▸ **PASSAGE TO READ**
□ □ □ □
Sorry to hear you’re running into ongoing issues here. I wonder what your server is doing while it hangs. omero admin diagnostics reports the pid of each active server process. From the standard Java Development Kit one can use jstack and give that pid as the argument to get a printout of the current stack trace for that server process’ activity. I would suggest that during the hang you use top or somesuch to see which OMERO processes are eating a lot of CPU and/or memory then running jstack a few times on the offender to get a sample over time of what it is doing. We’d be happy to look at a collection of such captures to help you to figure it out, can even just zip them then upload to http://qa.openmicroscopy.org.uk/qa/upload/. If you could also send us a problematic sample image (public is best, let us know if not) or otherwise make it available to us then we can try it on a test server at OME. I would be surprised if indexer activity prevented login, that may just be a separate issue.

Hi Mark,

thanks for the ideas on the further analysis of this topic. I will try to produce some output with jstack next week and come back to you afterwards.

Have a nice weekend!

Hi @mtbc,

we reproduced the issue today to get some more debug output. Unfortunately the omero processes seem all fine to me. There is also no excessive resource usage on the system by the omero processes. But what I’ve seen now is that our NFS share has been hanging. We store our binary repository and pgsql data on a mounted NFS share. Even in the shell I couldn’t access this share anymore. I’ve seen the hint about proper locking in your documentation, but to be honest, I have no clue how I can influence this. Are these specific mounting options I need to be aware of (e.g. hard/soft, timeout)? Something that needs to be configured on the NFS server? Any more details about “omero best practices” with the binary repository on NFS shares would be much appreciated. In addition I will contact our NFS server admins and verify if our NFS client version might cause issues.

Thanks in advance
Anna

Hi Anna,

Did you manage to get any stack traces during the event yesterday? Seeing those might help us understand what’s blocking. Additionally, could you upload the Blitz-0.log for the time period as well as the import log (from under /OMERO/ManagedRepository) as well as master.err and master.out if they contain anything?

If OMERO starts and permits any import to proceed, then I wouldn’t be immediately concerned by the fact that it’s on NFS. Obviously, if it’s the copying of the data to the NFS which is hanging, then we will need to re-review that.
□ □ □ □
[Scene geometry reasoning data]
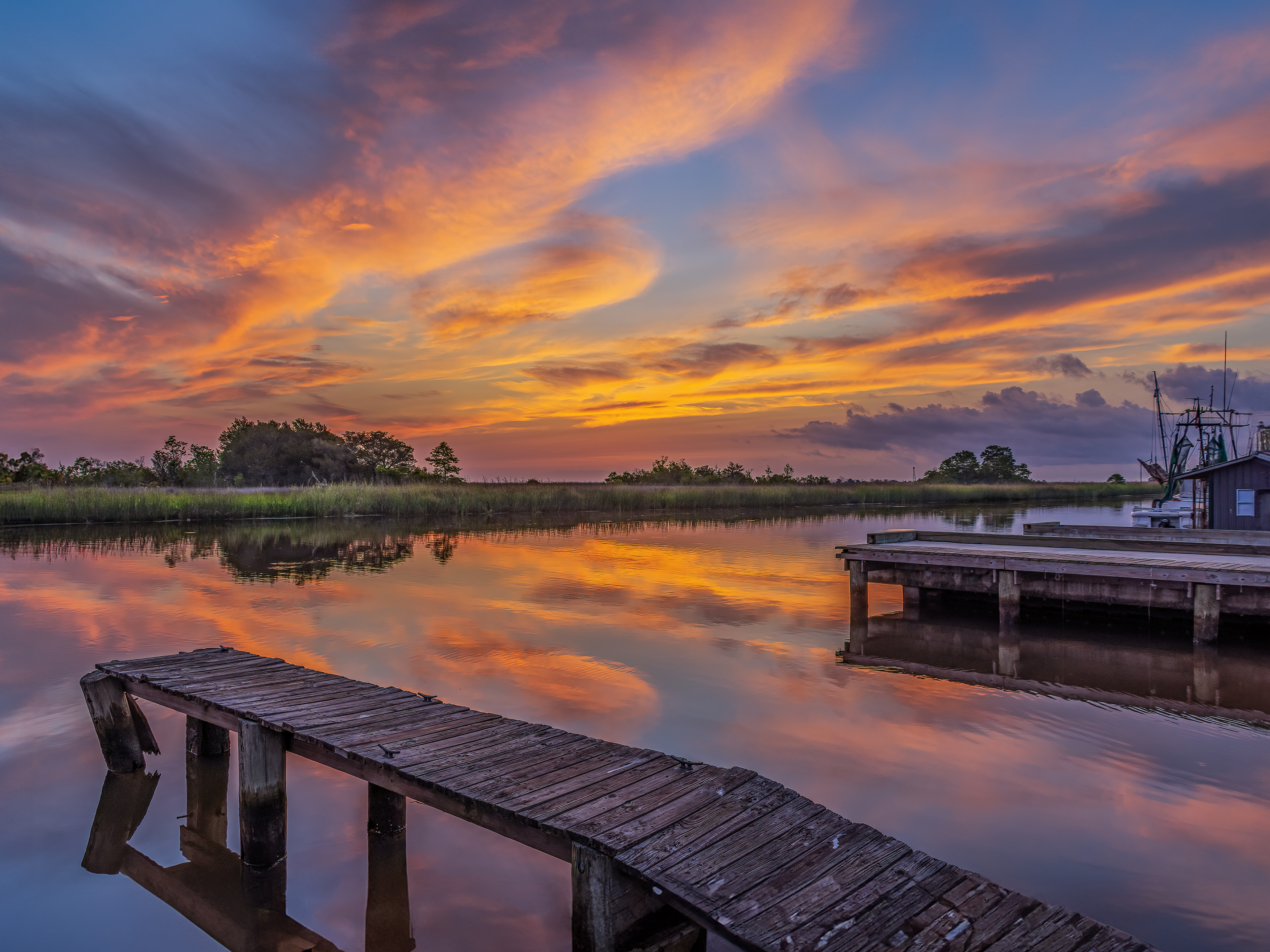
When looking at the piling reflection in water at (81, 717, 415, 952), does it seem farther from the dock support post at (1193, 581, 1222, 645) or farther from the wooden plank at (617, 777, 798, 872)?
the dock support post at (1193, 581, 1222, 645)

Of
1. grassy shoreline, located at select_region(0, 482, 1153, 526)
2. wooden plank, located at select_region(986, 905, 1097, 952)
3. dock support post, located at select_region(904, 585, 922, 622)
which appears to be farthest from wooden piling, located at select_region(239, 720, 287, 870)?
grassy shoreline, located at select_region(0, 482, 1153, 526)

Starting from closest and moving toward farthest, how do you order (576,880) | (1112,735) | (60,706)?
(576,880)
(1112,735)
(60,706)

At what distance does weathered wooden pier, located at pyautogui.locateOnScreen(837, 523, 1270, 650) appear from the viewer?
9.55 metres

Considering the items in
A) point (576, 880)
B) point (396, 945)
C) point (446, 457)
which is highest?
point (446, 457)

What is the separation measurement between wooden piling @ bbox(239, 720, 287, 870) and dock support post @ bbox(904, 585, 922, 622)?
389 inches

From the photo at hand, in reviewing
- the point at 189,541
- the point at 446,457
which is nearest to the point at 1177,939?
the point at 189,541

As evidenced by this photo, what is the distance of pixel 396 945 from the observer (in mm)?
4129

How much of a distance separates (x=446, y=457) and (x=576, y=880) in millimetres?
72171

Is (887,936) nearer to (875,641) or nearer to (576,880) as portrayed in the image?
(576,880)

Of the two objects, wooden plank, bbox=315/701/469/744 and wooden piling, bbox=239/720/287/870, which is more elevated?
wooden plank, bbox=315/701/469/744

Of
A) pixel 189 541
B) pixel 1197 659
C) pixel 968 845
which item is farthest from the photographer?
pixel 189 541

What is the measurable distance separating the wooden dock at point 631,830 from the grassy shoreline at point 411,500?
1286 inches

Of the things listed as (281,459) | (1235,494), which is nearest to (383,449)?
(281,459)

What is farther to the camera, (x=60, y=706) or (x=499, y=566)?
(x=499, y=566)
□ □ □ □
▸ **WORK ORDER A**
Write out the section of the OMERO thread from "Thanks in advance" up to and including "to re-review that.", word for word.
▸ **WORK ORDER B**
According to the first post in the OMERO thread, why should jstack be run several times on the offending process during the hang? Answer in one to three sentences.

▸ **EXERCISE SOLUTION A**
Thanks in advance
Anna

Hi Anna,

Did you manage to get any stack traces during the event yesterday? Seeing those might help us understand what’s blocking. Additionally, could you upload the Blitz-0.log for the time period as well as the import log (from under /OMERO/ManagedRepository) as well as master.err and master.out if they contain anything?

If OMERO starts and permits any import to proceed, then I wouldn’t be immediately concerned by the fact that it’s on NFS. Obviously, if it’s the copying of the data to the NFS which is hanging, then we will need to re-review that.

▸ **EXERCISE SOLUTION B**
Running jstack several times captures a sample over time of what the offending process is doing. That process is the OMERO process that top shows to be using a lot of CPU or memory.